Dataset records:
%%

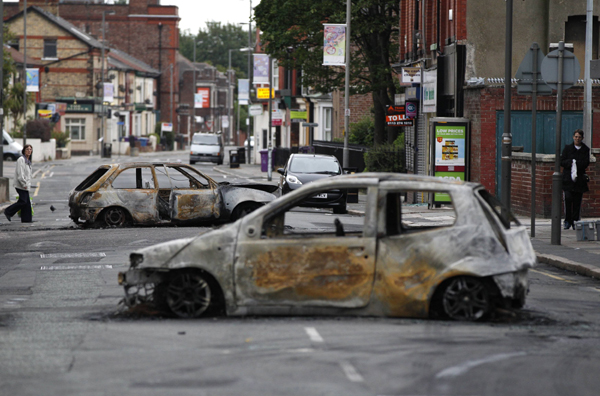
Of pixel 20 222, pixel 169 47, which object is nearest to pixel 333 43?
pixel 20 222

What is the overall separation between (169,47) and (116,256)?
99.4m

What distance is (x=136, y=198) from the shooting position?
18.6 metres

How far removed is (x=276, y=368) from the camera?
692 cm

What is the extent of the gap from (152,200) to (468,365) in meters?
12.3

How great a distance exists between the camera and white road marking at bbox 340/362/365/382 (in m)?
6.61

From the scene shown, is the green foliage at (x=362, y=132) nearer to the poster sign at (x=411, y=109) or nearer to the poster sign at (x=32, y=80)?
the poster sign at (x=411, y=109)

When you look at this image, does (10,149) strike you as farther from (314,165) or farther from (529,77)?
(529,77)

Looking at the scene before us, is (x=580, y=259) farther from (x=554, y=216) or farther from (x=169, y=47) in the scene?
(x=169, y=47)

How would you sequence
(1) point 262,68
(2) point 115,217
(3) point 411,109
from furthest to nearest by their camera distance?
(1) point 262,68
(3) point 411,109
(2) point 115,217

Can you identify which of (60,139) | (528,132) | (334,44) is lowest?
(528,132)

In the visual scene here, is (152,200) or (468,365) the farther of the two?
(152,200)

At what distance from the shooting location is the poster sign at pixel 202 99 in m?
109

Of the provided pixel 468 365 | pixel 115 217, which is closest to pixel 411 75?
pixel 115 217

%%
%%

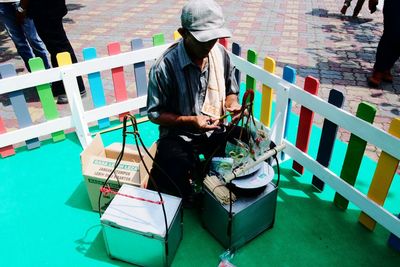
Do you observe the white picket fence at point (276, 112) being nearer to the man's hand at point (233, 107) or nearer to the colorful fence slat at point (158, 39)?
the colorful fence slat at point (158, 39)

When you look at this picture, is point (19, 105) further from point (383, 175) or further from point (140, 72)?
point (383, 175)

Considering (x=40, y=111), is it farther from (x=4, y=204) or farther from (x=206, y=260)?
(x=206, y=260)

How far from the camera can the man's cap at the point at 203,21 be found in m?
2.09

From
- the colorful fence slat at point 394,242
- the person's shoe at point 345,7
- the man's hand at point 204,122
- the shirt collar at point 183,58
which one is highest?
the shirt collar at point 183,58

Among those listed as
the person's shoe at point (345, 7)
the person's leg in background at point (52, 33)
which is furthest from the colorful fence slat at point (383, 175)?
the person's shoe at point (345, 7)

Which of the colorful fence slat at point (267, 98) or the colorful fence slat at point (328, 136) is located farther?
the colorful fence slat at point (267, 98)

%%

* What you have to do
Identify each line of the listing above that contains the word "furthest" and copy those lines out. Case matters.

* Exercise response
from furthest to nearest by their camera distance?
which is furthest from the colorful fence slat at point (383, 175)?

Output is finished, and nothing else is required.